Invited to a division “meet the troops” today. Concept is a good one — help people understand where things are and where they are going. Throw in some free food and you’ve got the trappings around a good event. But you still have to communicate. Uh oh.I like to watch the audience at such events. They start out engaged, but after a parade of managers trying to pass out kudii and do something they’re not typically good at (presentations), it quickly becomes a heavy-eyed doodlefest. People can only stay attentive to facts so long.Here are some of the nuggets I heard today:

  • Am I going to talk to that?” (looking at fellow managers after a question)
  • I can’t keep this stuff straight” (trying to explain a new initiative — THAT’s motivating)
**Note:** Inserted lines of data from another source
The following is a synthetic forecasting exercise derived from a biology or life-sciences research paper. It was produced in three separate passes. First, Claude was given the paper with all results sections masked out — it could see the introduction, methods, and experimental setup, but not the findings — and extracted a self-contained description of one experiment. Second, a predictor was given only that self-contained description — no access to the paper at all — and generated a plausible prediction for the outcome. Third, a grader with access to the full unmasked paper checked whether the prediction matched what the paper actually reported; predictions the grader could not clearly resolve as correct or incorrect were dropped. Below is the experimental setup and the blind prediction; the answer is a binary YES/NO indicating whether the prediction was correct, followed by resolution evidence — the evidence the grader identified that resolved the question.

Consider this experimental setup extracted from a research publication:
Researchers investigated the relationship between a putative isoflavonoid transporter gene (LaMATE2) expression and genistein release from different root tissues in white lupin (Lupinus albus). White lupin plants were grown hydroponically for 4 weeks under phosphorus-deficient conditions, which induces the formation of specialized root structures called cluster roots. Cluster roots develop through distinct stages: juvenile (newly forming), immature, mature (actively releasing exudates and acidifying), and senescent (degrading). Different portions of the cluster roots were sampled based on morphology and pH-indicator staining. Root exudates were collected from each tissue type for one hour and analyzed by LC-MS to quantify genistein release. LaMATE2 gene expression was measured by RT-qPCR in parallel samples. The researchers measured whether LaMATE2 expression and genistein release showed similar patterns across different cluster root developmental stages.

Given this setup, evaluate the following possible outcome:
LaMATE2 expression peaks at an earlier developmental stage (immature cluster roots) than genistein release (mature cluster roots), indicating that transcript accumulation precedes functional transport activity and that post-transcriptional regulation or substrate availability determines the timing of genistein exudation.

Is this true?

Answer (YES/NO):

  • none of us have any paper“, “who’s next?” (when the agenda got a little out of whack)
  • I just wanna put one more thing out there” (after announcing they were a few minutes over)
  • what I’m really here to talk about…” (right after an opening joke salvo — which was funny)
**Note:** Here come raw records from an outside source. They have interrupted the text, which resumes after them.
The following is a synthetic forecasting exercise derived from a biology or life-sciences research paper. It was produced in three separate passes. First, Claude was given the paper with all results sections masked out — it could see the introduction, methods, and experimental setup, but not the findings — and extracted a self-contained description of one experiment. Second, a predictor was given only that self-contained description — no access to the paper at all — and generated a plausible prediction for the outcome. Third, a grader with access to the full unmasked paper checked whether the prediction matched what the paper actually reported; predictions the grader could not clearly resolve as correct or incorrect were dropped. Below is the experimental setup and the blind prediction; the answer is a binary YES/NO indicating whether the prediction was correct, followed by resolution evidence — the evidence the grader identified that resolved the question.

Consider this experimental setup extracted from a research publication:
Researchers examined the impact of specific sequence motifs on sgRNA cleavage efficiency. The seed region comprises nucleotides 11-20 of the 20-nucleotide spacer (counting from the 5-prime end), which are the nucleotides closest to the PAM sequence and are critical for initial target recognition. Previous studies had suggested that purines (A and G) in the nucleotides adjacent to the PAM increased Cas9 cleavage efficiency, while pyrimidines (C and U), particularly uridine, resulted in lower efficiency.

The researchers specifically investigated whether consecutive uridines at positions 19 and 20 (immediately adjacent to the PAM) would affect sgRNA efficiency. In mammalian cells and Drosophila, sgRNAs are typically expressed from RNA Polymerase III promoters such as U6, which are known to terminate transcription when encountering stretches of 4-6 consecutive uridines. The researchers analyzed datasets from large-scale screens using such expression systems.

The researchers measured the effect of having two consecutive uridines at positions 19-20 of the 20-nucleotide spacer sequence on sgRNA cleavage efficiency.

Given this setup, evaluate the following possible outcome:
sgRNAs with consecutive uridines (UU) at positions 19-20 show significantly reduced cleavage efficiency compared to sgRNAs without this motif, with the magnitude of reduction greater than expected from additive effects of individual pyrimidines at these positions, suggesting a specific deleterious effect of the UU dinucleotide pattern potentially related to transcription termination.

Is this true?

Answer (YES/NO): NO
  • I was told I only had three minutes, but that’s tough, because I’ve got the mic” (what’s really tough is trying to stay awake through a presentation that ran too long)
  • I’m supposed to recap what?” (when the meeting opener was handed the mic to close)

Nothing horrid, and most quite typical. But not things that drive a bunch of enthusiasm from the troops. Another element that needed attention was the use of the microphone. This audience was in the neighborhood of 200 folk, and several times the presenter had conversations and jokes with those on the front row, but the rest of us only heard one side of it through the mic. Either drop the mic and banter, or repeat everything for the larger audience.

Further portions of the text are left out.